## WHAT THIS TASK INVOLVES
Please filter the data below down to the lines holding the string "site".

########

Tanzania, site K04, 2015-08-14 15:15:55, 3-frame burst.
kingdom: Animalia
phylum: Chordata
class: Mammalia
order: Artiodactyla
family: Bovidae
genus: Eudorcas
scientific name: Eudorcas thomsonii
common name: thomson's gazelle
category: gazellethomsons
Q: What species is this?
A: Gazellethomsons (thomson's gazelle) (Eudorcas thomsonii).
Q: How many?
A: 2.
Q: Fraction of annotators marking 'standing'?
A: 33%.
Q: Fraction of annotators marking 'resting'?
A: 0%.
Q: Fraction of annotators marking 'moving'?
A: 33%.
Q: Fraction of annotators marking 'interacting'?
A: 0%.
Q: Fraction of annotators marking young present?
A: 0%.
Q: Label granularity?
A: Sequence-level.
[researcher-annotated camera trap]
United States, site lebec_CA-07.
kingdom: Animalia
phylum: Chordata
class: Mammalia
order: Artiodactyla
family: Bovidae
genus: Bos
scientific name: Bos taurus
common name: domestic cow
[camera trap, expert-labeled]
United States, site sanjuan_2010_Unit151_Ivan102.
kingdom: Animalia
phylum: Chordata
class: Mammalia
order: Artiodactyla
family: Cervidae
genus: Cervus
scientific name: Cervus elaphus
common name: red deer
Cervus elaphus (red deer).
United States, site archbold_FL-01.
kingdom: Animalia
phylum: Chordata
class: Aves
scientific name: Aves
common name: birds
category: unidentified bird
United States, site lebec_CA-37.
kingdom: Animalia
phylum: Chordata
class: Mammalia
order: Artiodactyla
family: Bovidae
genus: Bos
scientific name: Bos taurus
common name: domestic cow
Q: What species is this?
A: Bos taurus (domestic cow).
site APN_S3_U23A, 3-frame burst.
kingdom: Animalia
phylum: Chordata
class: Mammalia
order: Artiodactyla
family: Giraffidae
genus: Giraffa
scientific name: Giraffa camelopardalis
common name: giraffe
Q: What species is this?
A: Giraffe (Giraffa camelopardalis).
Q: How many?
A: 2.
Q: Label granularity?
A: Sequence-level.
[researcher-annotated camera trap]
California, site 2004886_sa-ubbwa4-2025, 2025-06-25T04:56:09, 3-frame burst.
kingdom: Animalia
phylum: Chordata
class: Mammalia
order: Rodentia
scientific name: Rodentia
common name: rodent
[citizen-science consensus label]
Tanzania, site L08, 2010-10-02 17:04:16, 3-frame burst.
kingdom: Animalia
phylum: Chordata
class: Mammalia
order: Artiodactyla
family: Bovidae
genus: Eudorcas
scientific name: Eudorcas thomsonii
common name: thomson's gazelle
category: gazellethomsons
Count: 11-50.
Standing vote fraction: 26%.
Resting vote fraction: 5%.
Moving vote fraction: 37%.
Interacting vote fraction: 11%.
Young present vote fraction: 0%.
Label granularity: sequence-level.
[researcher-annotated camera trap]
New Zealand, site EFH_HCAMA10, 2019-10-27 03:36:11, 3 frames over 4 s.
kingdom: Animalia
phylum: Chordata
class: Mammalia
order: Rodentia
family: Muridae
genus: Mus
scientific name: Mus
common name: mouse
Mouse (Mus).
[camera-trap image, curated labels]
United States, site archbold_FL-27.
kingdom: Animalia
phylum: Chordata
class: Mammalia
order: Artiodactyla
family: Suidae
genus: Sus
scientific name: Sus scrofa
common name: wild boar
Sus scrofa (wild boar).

########

## RESULT FOR THIS TASK
Tanzania, site K04, 2015-08-14 15:15:55, 3-frame burst.
United States, site lebec_CA-07.
United States, site sanjuan_2010_Unit151_Ivan102.
United States, site archbold_FL-01.
United States, site lebec_CA-37.
site APN_S3_U23A, 3-frame burst.
California, site 2004886_sa-ubbwa4-2025, 2025-06-25T04:56:09, 3-frame burst.
Tanzania, site L08, 2010-10-02 17:04:16, 3-frame burst.
New Zealand, site EFH_HCAMA10, 2019-10-27 03:36:11, 3 frames over 4 s.
United States, site archbold_FL-27.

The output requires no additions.